The church has worked with and supported the pantry since it first opened. Brown said it is part of Coralville United Methodist’s mission “to feed the physical and spiritual hunger of the people of this community, so that you all will know that you are bold and beautiful and amazing and loved by God.”
“It’s really important to me to remember why we’re here as a church,” she said. “I always ask myself, if we were to disappear tomorrow, who would know? And so we’re always looking to make a difference in our community.”
In this case, making a difference meant doing something new. Brown said she wasn’t able to find another example of a church giving away some of its property for a project like this, but that didn’t discourage her.

First, the idea needed the backing of the church board. Board members overwhelmingly backed the proposal, Brown recalled. The next step was to have the congregation vote on it. More than three-quarters of the church’s membership voted to approve giving the land to the pantry. And because all church land is held in trust by the United Methodist Church, Brown needed to secure permission from the Iowa Annual Conference of the United Methodist Church.
“That part I was nervous about,” she said. Not because of a lack of good will on the part of the conference, but because churches by their nature are cautious and typically reluctant to part with any property they own. But the conference gave its approval.
That still left all the planning and zoning issues any construction project faces at the city level.
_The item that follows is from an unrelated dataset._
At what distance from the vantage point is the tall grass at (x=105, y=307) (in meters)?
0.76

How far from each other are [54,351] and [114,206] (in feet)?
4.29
“I’ve been in communities of this size before, where the reaction would have been ‘oh no, you’re not going to do that, you’re not putting a food pantry there,’ and it would have been darn near impossible,” Brown said. “But not in this community. They were wonderful.”
As is tradition, shovels were used at the end of the ceremony on Thursday to symbolize the beginning of the project, but behind the pantry workers and supporters, church members and city officials, a construction crew was already at work preparing to lay the foundation of the new pantry.
“We are eager to move in and launch community-focused programs like neighborhood meals, cooking classes, advocacy group meetings, ESL support, entrepreneurial incubators, mobile health clinics, and more,” the Coralville Community Food Pantry says on it site about the new location.
Anyone wishing to donate to support the construction of the new building, or to help the Coralville Community Food Pantry in its day-to-day work, can find information about how to do so on its website.